## SET PROBLEM A
In the Cerebras job posting, list the skill tags that appear on the line right after the salary range.
## SET PROBLEM B
Please carry the Cerebras job posting forward from its final sentence, adding the next paragraph about the role.

## TEXT SECTION
>>>>>

CerebrasSystems

Machine Learning Research Engineer

Toronto, Ontario Sunnyvale, CA
USD 140k - 200k
TensorFlow PyTorch Python Deep Learning Machine Learning
Description

Cerebras is developing a radically new chip and system to dramatically accelerate deep learning applications. Our system runs training and inference workloads orders of magnitude faster than contemporary machines, fundamentally changing the way ML researchers work and pursue AI innovation.

We are innovating at every level of the stack – from chip, to microcode, to power delivery and cooling, to new algorithms and network architectures at the cutting edge of ML research. Our fully-integrated system delivers unprecedented performance because it is built from the ground up for the deep learning workload.

Cerebras is building a team of exceptional people to work together on big problems. Join us!

About The Role

Cerebras' fully-integrated system is built from the ground up with a singular focus on ML, where the hardware, software, and ML algorithms are co-designed in tight collaboration. The foundation is the Wafer Scale Engine (WSE), a single chip that is 56x larger than a GPU and has orders of magnitude higher memory bandwidth and fully unstructured sparsity acceleration. On top of the WSE, there is a cluster architecture that scales to train the largest neural networks in the world.

<<<<<

## Data excerpts

>>>>>

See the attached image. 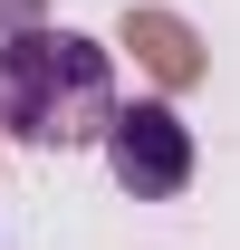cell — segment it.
I'll use <instances>...</instances> for the list:
<instances>
[{
	"label": "cell",
	"mask_w": 240,
	"mask_h": 250,
	"mask_svg": "<svg viewBox=\"0 0 240 250\" xmlns=\"http://www.w3.org/2000/svg\"><path fill=\"white\" fill-rule=\"evenodd\" d=\"M116 48L144 67V77H154V96H163V106H173V96H192V87L211 77V48H202V29H192L182 10H163V0H125Z\"/></svg>",
	"instance_id": "obj_3"
},
{
	"label": "cell",
	"mask_w": 240,
	"mask_h": 250,
	"mask_svg": "<svg viewBox=\"0 0 240 250\" xmlns=\"http://www.w3.org/2000/svg\"><path fill=\"white\" fill-rule=\"evenodd\" d=\"M192 164H202V145H192L182 106H163V96L116 106V125H106V173H116L125 202H173V192H192Z\"/></svg>",
	"instance_id": "obj_2"
},
{
	"label": "cell",
	"mask_w": 240,
	"mask_h": 250,
	"mask_svg": "<svg viewBox=\"0 0 240 250\" xmlns=\"http://www.w3.org/2000/svg\"><path fill=\"white\" fill-rule=\"evenodd\" d=\"M20 29H48V0H0V39H20Z\"/></svg>",
	"instance_id": "obj_4"
},
{
	"label": "cell",
	"mask_w": 240,
	"mask_h": 250,
	"mask_svg": "<svg viewBox=\"0 0 240 250\" xmlns=\"http://www.w3.org/2000/svg\"><path fill=\"white\" fill-rule=\"evenodd\" d=\"M116 48L87 29H20L0 39V135H20V145H106V125H116Z\"/></svg>",
	"instance_id": "obj_1"
}]
</instances>
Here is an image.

<<<<<

## EXERCISE RESPONSE A
TensorFlow, PyTorch, Python, Deep Learning, Machine Learning

## EXERCISE RESPONSE B
This is an applied research engineer role working in tight collaboration with senior researchers to co-design state-of-the-art ML algorithms on this unique specialized architecture. It will focus on designing the novel software architecture, workflows, analysis tools, and infrastructure for state-of-the-art ML algorithms. Areas of research beyond what’s possible on GPU include new sparsity algorithms, unique approaches to model scaling and parallelism, and novel efficient training techniques.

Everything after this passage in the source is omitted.